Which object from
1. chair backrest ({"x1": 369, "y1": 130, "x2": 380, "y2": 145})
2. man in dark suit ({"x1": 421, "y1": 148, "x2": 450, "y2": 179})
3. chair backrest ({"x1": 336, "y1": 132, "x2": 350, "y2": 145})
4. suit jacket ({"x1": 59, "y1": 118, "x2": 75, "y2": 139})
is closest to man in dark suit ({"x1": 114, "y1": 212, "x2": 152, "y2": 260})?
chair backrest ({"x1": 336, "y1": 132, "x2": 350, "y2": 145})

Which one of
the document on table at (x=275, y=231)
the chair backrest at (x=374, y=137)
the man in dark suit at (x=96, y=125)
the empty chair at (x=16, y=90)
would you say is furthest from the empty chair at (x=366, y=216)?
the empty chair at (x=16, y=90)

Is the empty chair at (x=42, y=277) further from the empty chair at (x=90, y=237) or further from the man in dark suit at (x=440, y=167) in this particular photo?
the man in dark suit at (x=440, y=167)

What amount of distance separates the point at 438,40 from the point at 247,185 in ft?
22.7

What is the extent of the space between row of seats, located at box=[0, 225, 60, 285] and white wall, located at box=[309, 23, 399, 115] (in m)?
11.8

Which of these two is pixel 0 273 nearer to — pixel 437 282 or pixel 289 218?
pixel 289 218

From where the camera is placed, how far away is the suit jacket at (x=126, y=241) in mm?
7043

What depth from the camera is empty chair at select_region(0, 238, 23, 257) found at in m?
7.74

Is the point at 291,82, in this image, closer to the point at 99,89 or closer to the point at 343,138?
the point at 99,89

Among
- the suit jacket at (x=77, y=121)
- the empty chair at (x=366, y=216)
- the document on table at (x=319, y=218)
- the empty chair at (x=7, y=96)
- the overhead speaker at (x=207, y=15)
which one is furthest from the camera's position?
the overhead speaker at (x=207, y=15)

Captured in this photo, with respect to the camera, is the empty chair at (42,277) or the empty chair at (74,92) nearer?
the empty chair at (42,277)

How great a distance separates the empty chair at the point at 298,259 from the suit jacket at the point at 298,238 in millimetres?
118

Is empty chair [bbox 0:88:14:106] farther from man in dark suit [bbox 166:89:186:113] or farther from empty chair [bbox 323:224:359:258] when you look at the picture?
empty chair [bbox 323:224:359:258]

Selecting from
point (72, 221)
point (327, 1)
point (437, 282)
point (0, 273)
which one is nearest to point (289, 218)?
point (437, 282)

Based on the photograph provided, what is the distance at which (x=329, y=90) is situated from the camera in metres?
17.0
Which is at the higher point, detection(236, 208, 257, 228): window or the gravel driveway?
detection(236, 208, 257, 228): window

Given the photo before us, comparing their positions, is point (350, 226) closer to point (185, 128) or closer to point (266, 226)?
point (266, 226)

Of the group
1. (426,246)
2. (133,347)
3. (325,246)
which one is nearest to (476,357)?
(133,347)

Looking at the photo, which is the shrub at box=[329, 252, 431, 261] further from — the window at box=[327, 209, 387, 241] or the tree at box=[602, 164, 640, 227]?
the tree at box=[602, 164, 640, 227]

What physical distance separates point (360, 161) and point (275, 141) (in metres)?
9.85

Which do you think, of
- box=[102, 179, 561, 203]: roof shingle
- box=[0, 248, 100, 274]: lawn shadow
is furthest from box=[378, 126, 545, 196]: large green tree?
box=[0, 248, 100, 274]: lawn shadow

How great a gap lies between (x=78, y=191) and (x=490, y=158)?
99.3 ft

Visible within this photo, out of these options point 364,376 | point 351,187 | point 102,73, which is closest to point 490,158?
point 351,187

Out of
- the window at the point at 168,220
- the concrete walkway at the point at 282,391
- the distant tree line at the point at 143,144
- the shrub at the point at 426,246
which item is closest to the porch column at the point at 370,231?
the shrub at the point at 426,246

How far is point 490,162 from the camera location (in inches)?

----------

▶ _WHAT YOU NEED TO DO_
Your task is to output the full set of records exactly as presented.

▶ _OUTPUT OF THE TASK_
Which object from
1. chair backrest ({"x1": 369, "y1": 130, "x2": 380, "y2": 145})
2. man in dark suit ({"x1": 421, "y1": 148, "x2": 450, "y2": 179})
3. chair backrest ({"x1": 336, "y1": 132, "x2": 350, "y2": 145})
4. suit jacket ({"x1": 59, "y1": 118, "x2": 75, "y2": 139})
is closest to man in dark suit ({"x1": 114, "y1": 212, "x2": 152, "y2": 260})?
chair backrest ({"x1": 336, "y1": 132, "x2": 350, "y2": 145})

Which one of
the document on table at (x=275, y=231)
the chair backrest at (x=374, y=137)
the man in dark suit at (x=96, y=125)
the empty chair at (x=16, y=90)
would you say is furthest from the empty chair at (x=366, y=216)?
the empty chair at (x=16, y=90)

Is the empty chair at (x=42, y=277) further from the empty chair at (x=90, y=237) or further from the man in dark suit at (x=440, y=167) in this particular photo?
the man in dark suit at (x=440, y=167)

What amount of distance separates the point at 438,40 from the point at 247,185 in ft?
22.7

What is the extent of the space between row of seats, located at box=[0, 225, 60, 285] and white wall, located at box=[309, 23, 399, 115] (in m)?
11.8

Which of these two is pixel 0 273 nearer to — pixel 437 282 or pixel 289 218?
pixel 289 218

From where the camera is placed, how far away is the suit jacket at (x=126, y=241) in mm?
7043

What depth from the camera is empty chair at select_region(0, 238, 23, 257) found at in m?
7.74

Is the point at 291,82, in this image, closer to the point at 99,89 or closer to the point at 343,138?
the point at 99,89

Among
- the suit jacket at (x=77, y=121)
- the empty chair at (x=366, y=216)
- the document on table at (x=319, y=218)
- the empty chair at (x=7, y=96)
- the overhead speaker at (x=207, y=15)
which one is furthest from the camera's position?
the overhead speaker at (x=207, y=15)

Captured in this photo, with respect to the camera, is the empty chair at (42,277) or the empty chair at (74,92) nearer?
the empty chair at (42,277)

How great a distance separates the empty chair at the point at 298,259 from the suit jacket at the point at 298,238 in millimetres?
118

Is empty chair [bbox 0:88:14:106] farther from man in dark suit [bbox 166:89:186:113] or farther from empty chair [bbox 323:224:359:258] when you look at the picture?
empty chair [bbox 323:224:359:258]

Selecting from
point (72, 221)
point (327, 1)
point (437, 282)
point (0, 273)
which one is nearest to point (289, 218)?
point (437, 282)

Based on the photograph provided, what is the distance at which (x=329, y=90) is situated from the camera in metres?
17.0
Which is at the higher point, detection(236, 208, 257, 228): window or the gravel driveway?
detection(236, 208, 257, 228): window

Given the photo before us, comparing their positions, is point (350, 226) closer to point (185, 128) or closer to point (266, 226)?
point (266, 226)

Of the group
1. (426,246)
2. (133,347)
3. (325,246)
which one is nearest to (476,357)?
(133,347)

Looking at the photo, which is the shrub at box=[329, 252, 431, 261] further from — the window at box=[327, 209, 387, 241] or the tree at box=[602, 164, 640, 227]?
the tree at box=[602, 164, 640, 227]

What physical distance separates point (360, 161) and point (275, 141) (in metres)?
9.85

Which do you think, of
- box=[102, 179, 561, 203]: roof shingle
- box=[0, 248, 100, 274]: lawn shadow
is furthest from box=[378, 126, 545, 196]: large green tree?
box=[0, 248, 100, 274]: lawn shadow

How great a gap lies between (x=78, y=191) and (x=490, y=158)?
99.3 ft

Visible within this photo, out of these options point 364,376 | point 351,187 | point 102,73, which is closest to point 490,158?
point 351,187

Out of
- the window at the point at 168,220
- the concrete walkway at the point at 282,391
- the distant tree line at the point at 143,144
- the shrub at the point at 426,246
which item is closest to the porch column at the point at 370,231?
the shrub at the point at 426,246

How far is point 490,162 from the camera location (in inches)?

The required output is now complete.